Tren Menurun, Namun Semangat Tidak Padam

Meskipun demikian, beberapa tahun terakhir menunjukkan tren penurunan minat pelajar dan mahasiswa Australia untuk mengambil bidang Bahasa Indonesia. Hal ini berdampak pada penutupan sejumlah program studi Bahasa Indonesia di kampus-kampus Australia.

Fajar menjelaskan bahwa kongres ini lahir untuk mempertemukan kembali para pemangku kepentingan. Tujuannya sederhana namun mendalam: memperkuat pengajaran Bahasa Indonesia sekaligus menegaskan perannya sebagai simpul diplomasi antara dua bangsa.

Ia menekankan bahwa kongres ini menjadi ruang penting untuk menyalakan kembali minat belajar Bahasa Indonesia. Harapan besar adalah munculnya gairah baru bahwa ada makna strategis bagi orang Australia mempelajari Bahasa Indonesia.

Peran Diplomasi dan Strategi Kewilayahan

Dari sisi diplomasi, Fajar menegaskan bahwa bahasa merupakan bagian dari kemitraan strategis Indonesia-Australia. Ada Comprehensive Strategic Partnership di berbagai bidang seperti pendidikan, ekonomi, sosial, dan pertahanan. Harapan besar adalah kegiatan ini bisa mempererat hubungan diplomatik antara kedua negara.

Duta Besar RI untuk Australia, Siswo Pramono memberikan gambaran lebih luas tentang dampak penurunan minat belajar Bahasa Indonesia.
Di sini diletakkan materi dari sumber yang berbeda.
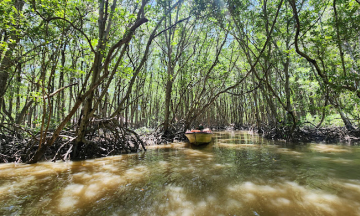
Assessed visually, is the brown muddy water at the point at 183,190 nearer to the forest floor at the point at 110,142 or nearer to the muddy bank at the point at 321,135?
the forest floor at the point at 110,142

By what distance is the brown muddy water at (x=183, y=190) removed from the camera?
246 cm

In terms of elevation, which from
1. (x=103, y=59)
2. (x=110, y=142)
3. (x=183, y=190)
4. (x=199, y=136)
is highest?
(x=103, y=59)

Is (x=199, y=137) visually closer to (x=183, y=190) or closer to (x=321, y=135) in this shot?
(x=183, y=190)

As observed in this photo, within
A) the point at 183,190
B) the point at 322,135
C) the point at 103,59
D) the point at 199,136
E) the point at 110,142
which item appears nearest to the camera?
the point at 183,190

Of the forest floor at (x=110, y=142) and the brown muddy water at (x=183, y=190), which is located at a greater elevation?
the forest floor at (x=110, y=142)

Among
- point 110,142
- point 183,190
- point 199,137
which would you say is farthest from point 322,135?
point 110,142

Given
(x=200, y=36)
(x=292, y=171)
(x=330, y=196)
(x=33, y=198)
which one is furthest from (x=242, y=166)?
(x=200, y=36)

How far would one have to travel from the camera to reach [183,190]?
126 inches

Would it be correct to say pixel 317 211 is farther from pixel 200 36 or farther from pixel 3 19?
pixel 200 36

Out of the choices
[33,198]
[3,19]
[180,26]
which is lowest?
[33,198]

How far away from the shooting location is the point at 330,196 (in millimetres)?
2787

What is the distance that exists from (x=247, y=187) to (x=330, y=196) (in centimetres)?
124

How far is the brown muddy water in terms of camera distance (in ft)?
8.08

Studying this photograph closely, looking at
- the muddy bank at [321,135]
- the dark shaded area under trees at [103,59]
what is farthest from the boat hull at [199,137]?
the muddy bank at [321,135]
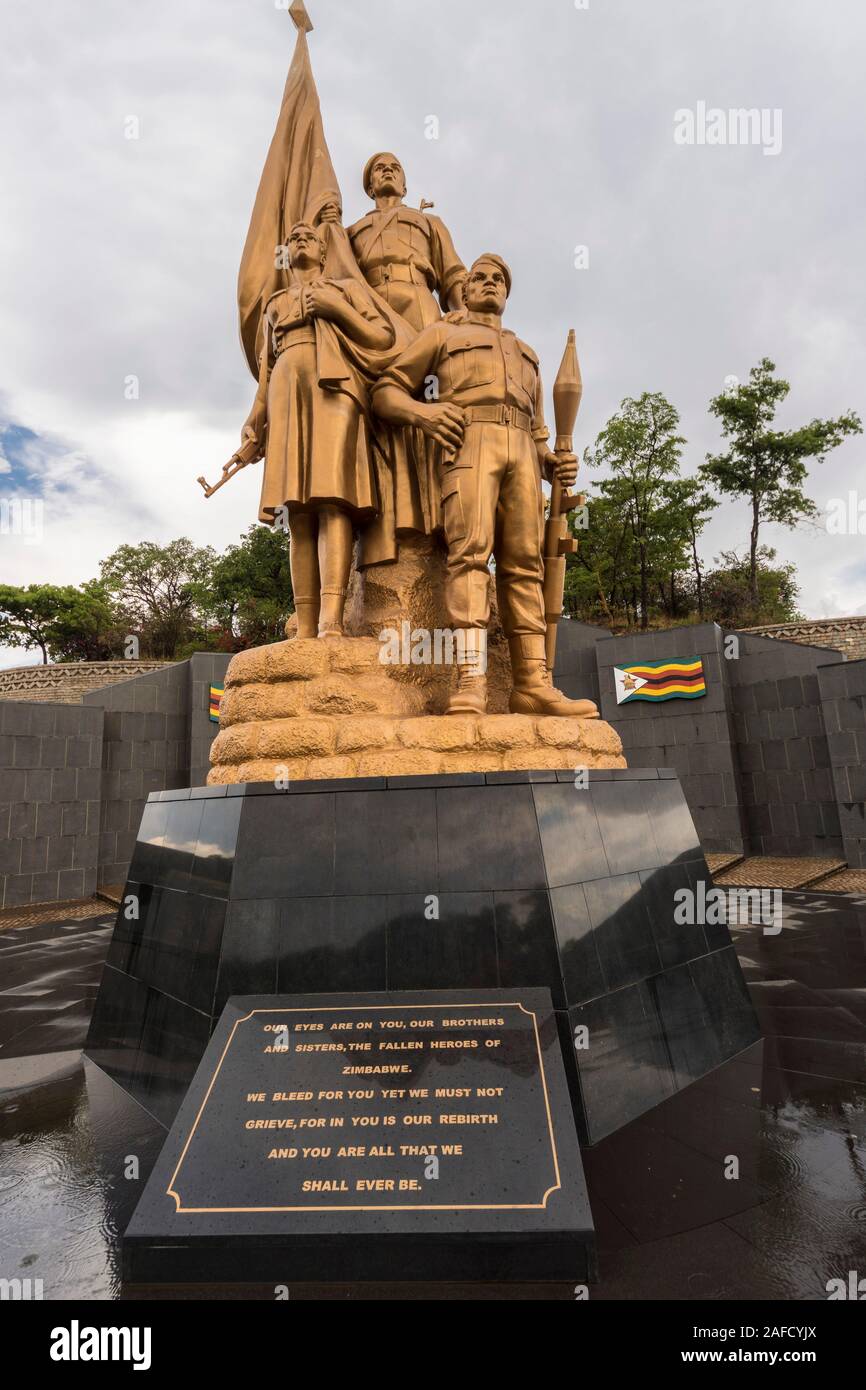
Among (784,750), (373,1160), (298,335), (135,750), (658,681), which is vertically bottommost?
(373,1160)

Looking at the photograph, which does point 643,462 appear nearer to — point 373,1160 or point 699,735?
point 699,735

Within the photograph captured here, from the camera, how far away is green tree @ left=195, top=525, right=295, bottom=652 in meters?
34.3

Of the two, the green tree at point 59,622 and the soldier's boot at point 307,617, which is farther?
the green tree at point 59,622

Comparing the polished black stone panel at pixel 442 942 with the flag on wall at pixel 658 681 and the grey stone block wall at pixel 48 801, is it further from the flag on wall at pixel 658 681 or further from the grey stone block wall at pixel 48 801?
the flag on wall at pixel 658 681

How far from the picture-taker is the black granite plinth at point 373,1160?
6.57ft

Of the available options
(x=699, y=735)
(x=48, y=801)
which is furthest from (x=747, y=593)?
(x=48, y=801)

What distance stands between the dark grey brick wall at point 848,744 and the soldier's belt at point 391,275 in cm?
1014

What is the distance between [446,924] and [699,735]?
12550 millimetres

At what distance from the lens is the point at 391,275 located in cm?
584

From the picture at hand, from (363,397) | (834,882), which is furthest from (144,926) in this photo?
(834,882)

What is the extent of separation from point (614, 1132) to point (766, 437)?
3126 cm

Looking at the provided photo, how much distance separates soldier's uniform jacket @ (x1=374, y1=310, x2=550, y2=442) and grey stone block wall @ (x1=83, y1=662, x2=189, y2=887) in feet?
37.1

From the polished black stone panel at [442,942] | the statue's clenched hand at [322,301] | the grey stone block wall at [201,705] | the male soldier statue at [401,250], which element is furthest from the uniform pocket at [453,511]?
the grey stone block wall at [201,705]

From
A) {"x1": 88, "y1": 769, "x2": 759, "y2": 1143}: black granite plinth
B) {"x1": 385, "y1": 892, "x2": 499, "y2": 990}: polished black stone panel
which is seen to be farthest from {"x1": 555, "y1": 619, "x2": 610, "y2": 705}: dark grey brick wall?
{"x1": 385, "y1": 892, "x2": 499, "y2": 990}: polished black stone panel
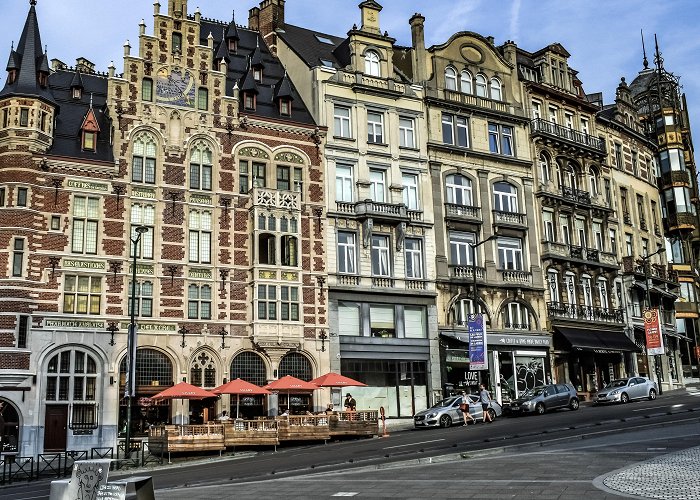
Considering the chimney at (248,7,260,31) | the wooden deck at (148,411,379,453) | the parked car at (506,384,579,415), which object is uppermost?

Ia menjelaskan bahwa masalah ini bukan hanya isu akademik, tetapi berkaitan dengan strategi kawasan di masa depan.

Ada dua masalah utama di Australia, yaitu penurunan permintaan terhadap Bahasa Indonesia dan minimnya dana dari pemerintah Australia. Karena itu, KBRI mendorong kampanye yang lebih agresif melalui program Ambassador Goes to School, pementasan budaya, hingga kuliah umum.

Krisis Guru Bahasa Indonesia

Di sisi lain, tantangan terbesar justru berada pada persoalan tenaga pengajar. Kepala Pusat Pemberdayaan Bahasa dan Sastra, Iwa Lukmana, menjelaskan bahwa Australia tengah mengalami krisis guru Bahasa Indonesia. Banyak guru mulai pensiun, tapi belum ada penggantinya.

Syarat menjadi guru di Australia cukup ketat, sehingga sulit mengirim pengajar pengganti dari Indonesia. Akibatnya, banyak sekolah dan universitas kesulitan mempertahankan keberlanjutan program.

Membuka Jalan bagi Masa Depan

Sebagai kongres pertama, acara ini menjadi fondasi penting untuk masa depan Bahasa Indonesia di dunia. Fajar berharap, kongres ini menjadi awal dari rangkaian kegiatan serupa di masa depan.

Pada akhirnya, kongres ini mengingatkan kembali satu hal sederhana, yakni merawat bahasa berarti merawat diplomasi. Dan merawat diplomasi adalah investasi jangka panjang bagi hubungan Indonesia-Australia, hubungan yang terus ditenun melalui kata, makna, dan upaya bersama.